I wonder if our professional fire fighters have been taught this ?

I can only relate this single first hand experience with R-22.

I am not sure about R-12 or R-134 but carbon molecules and refrigeration oil
are present, heated, under pressure, waiting for a winding to overheat or a
spark if a winding opens with voltage present. One can imagine.

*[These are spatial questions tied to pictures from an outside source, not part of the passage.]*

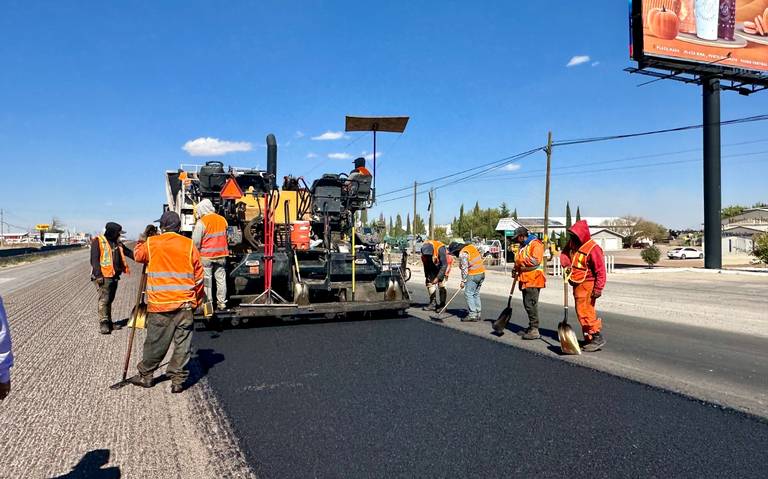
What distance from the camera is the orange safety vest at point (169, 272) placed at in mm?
4980

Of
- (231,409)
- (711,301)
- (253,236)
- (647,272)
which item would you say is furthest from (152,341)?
(647,272)

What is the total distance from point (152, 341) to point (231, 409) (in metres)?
1.16

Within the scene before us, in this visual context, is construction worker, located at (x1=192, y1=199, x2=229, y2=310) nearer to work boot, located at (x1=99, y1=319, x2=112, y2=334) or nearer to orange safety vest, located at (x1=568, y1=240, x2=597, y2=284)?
work boot, located at (x1=99, y1=319, x2=112, y2=334)

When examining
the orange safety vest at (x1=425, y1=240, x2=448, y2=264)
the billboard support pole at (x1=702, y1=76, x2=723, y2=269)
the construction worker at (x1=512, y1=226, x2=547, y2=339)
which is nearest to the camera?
the construction worker at (x1=512, y1=226, x2=547, y2=339)

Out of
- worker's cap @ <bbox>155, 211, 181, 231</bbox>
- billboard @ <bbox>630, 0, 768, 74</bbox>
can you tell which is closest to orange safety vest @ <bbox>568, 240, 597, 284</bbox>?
worker's cap @ <bbox>155, 211, 181, 231</bbox>

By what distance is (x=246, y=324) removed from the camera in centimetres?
850

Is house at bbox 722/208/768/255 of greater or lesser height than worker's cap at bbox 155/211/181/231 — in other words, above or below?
above

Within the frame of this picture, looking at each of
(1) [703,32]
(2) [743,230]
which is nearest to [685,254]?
(2) [743,230]

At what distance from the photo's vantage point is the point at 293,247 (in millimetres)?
8914

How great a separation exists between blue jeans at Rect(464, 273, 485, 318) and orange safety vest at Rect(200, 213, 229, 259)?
3970 mm

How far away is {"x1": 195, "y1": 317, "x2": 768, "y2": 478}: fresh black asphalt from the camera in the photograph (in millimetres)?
3389

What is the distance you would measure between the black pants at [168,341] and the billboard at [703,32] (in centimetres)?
2514

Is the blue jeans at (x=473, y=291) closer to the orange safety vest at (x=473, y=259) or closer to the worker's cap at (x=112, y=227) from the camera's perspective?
the orange safety vest at (x=473, y=259)

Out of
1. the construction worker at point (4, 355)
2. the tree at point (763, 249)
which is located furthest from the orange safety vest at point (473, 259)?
the tree at point (763, 249)
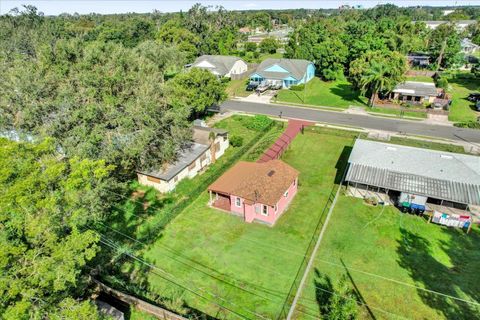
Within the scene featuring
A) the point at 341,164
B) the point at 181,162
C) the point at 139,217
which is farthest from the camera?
the point at 341,164

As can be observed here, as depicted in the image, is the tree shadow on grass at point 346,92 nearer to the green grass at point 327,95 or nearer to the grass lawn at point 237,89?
the green grass at point 327,95

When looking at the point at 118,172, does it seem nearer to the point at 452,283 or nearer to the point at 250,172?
the point at 250,172

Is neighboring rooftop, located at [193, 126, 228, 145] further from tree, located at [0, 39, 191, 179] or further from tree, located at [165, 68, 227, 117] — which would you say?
tree, located at [165, 68, 227, 117]

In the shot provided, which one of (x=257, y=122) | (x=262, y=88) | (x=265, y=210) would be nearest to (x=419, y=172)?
(x=265, y=210)

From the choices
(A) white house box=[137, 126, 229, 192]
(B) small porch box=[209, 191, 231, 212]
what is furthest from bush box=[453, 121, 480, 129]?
(B) small porch box=[209, 191, 231, 212]

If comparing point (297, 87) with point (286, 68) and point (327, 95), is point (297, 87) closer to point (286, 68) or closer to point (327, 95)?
point (286, 68)

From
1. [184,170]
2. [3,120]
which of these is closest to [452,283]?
[184,170]

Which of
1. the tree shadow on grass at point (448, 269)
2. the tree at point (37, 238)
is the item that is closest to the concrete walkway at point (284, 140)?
the tree shadow on grass at point (448, 269)
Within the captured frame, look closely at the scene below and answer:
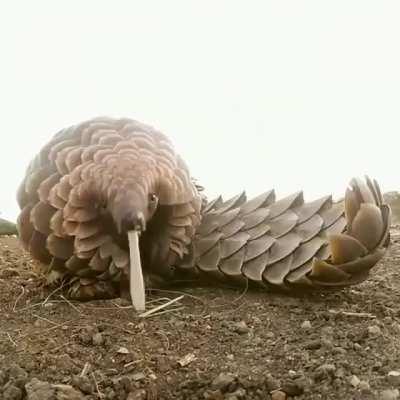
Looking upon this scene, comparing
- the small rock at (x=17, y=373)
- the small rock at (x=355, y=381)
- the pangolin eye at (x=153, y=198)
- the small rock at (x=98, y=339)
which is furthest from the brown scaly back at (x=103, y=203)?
the small rock at (x=355, y=381)

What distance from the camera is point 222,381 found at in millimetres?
842

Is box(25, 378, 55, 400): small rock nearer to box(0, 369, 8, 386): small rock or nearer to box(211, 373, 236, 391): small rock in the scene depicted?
box(0, 369, 8, 386): small rock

These explosions must be a rare thing for my A/C books don't mention it. I
suppose thermal switches are pretty reliable and perhaps improved over the
years.

For me at least, this is another reason to be very careful when revamping
systems with hermetic compressors.

TRIVIA: A General Motors researcher discovered CFC's in the 1930's when
looking for a safer non toxic replacement for ammonia refrigerant.

Don Miller
75 Glennbrook project
Shenandoah Valley of Virginia

> Mark
>
> There is another reason not to add a hermetic to the system. Our present
> systems will tolerate moisture better than hermetics. Once you get
moisture
> in the system the gas becomes acidic. With our systems that means
> in time it will eat through something somewhere. In a hermetic system
> it very quickly eats the insulation off the wires in the windings. Since
there
> is electricity present copper gets plated on to everything. Once it starts
> plating copper onto the bearings----forget it. You can tell a system
> that has had moisture in it. Look inside of one of the lines and you will
> see lots of different copper colors. Thats what I know.